* **Your instructions**
Collect from the data below each line with "that".

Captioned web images
━━━━━━━━
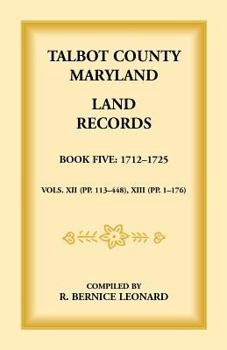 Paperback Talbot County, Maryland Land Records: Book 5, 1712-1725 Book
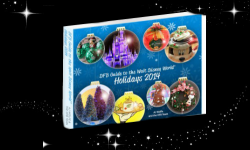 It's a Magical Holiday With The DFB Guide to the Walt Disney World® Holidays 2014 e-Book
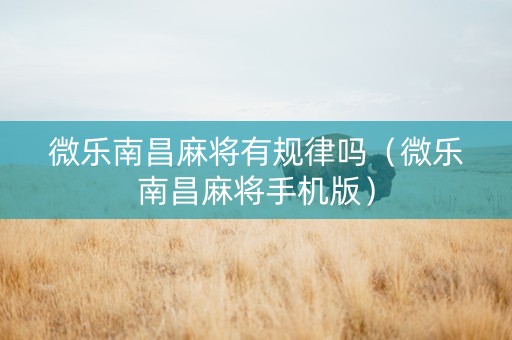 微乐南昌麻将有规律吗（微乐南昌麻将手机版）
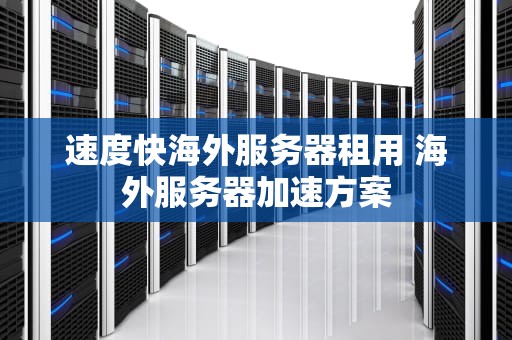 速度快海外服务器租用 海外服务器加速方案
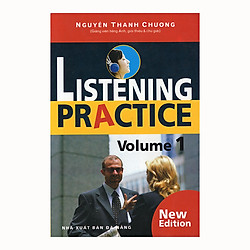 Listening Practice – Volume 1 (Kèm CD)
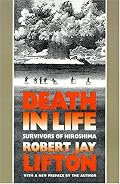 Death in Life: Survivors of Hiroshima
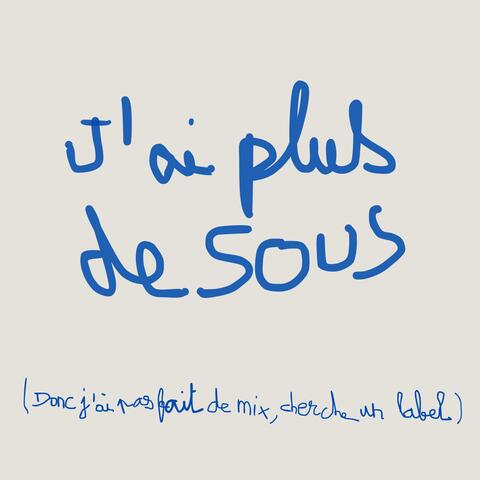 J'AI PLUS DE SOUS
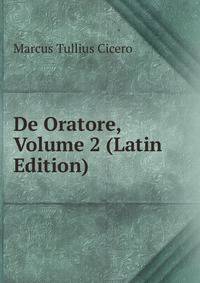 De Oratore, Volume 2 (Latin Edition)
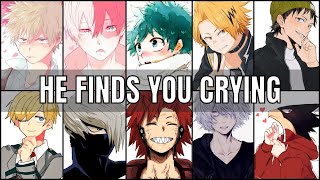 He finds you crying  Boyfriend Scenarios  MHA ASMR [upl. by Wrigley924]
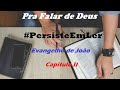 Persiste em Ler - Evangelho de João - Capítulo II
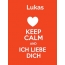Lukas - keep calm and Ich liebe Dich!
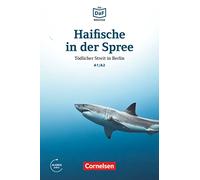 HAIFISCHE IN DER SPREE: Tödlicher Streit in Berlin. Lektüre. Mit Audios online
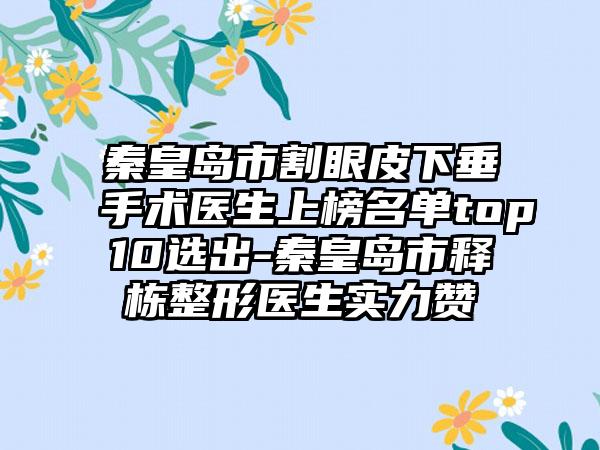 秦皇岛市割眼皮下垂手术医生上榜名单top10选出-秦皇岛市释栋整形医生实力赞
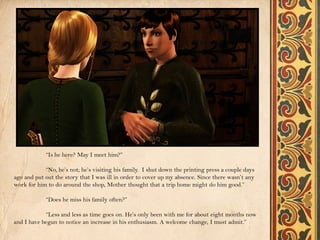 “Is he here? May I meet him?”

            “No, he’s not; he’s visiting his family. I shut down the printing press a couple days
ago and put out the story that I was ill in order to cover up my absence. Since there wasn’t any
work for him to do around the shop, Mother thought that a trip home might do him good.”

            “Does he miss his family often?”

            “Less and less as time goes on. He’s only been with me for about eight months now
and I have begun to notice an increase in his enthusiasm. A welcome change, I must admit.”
━━━━━━━━
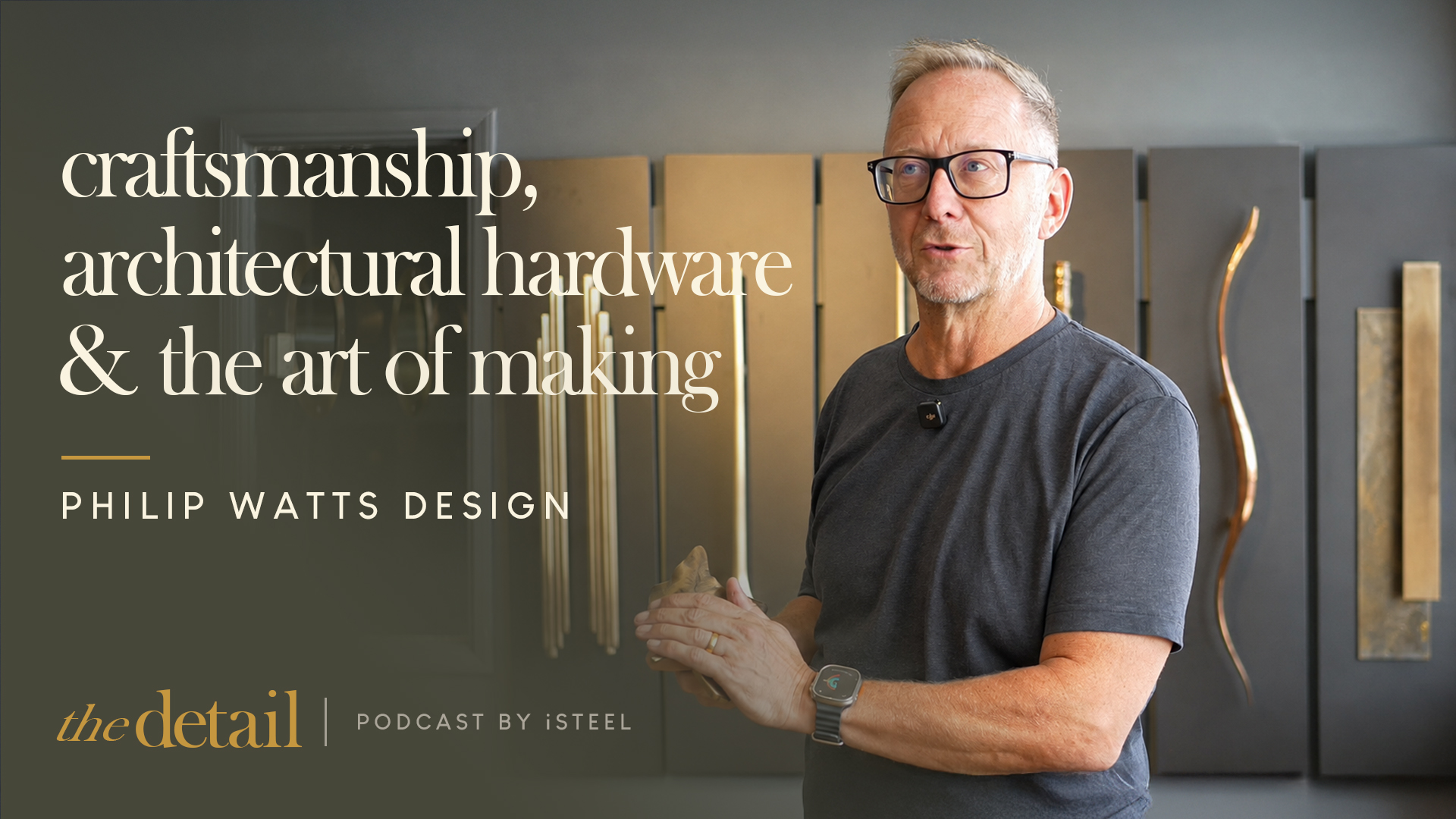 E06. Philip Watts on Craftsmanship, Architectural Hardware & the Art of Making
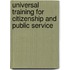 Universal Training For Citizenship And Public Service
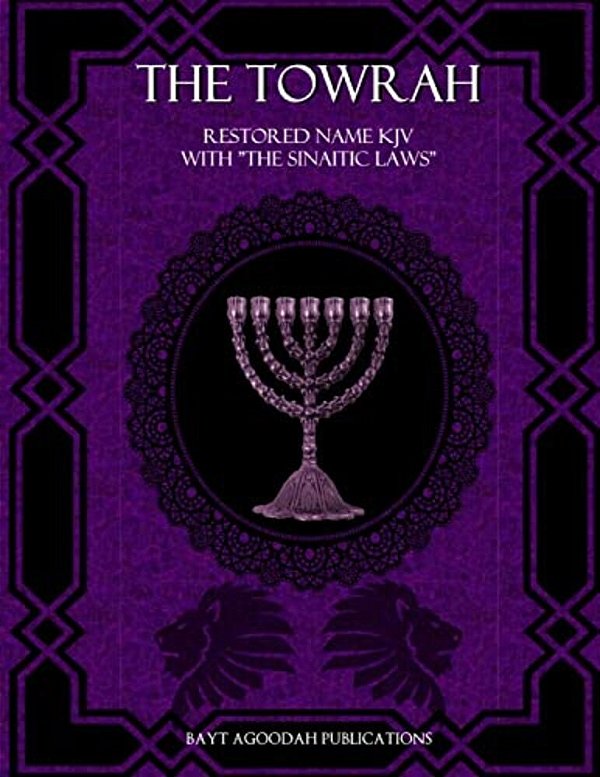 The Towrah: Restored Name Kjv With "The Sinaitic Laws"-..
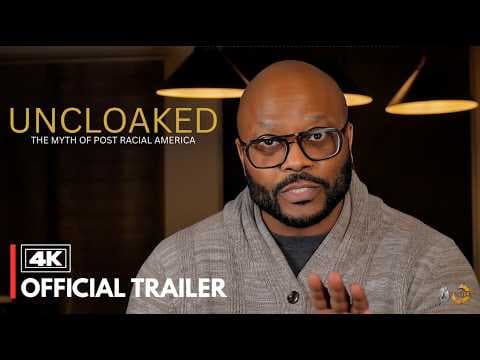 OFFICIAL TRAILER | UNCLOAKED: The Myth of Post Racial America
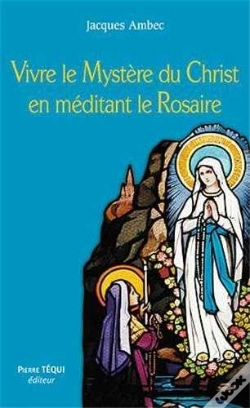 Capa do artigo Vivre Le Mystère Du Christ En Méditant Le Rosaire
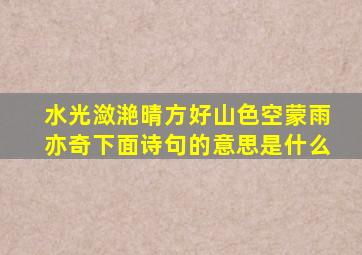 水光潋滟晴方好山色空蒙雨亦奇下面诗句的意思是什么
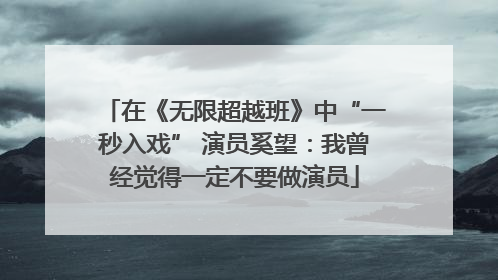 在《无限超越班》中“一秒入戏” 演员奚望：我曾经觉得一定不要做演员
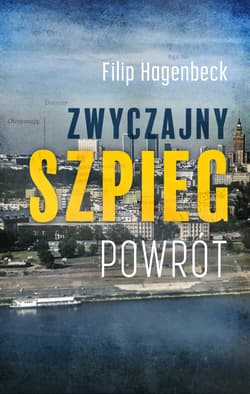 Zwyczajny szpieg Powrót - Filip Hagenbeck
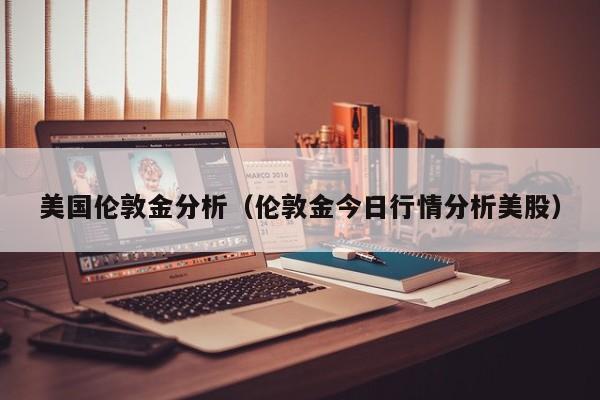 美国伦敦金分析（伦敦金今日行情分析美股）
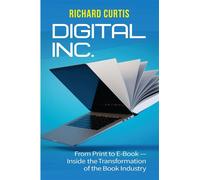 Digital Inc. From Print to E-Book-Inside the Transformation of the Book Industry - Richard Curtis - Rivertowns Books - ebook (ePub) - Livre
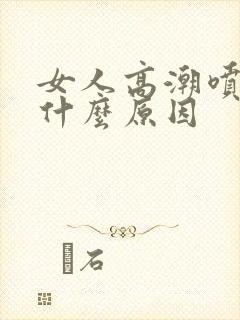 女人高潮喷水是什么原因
━━━━━━━━
* **Result for this exercise**
ago and put out the story that I was ill in order to cover up my absence. Since there wasn’t any
work for him to do around the shop, Mother thought that a trip home might do him good.”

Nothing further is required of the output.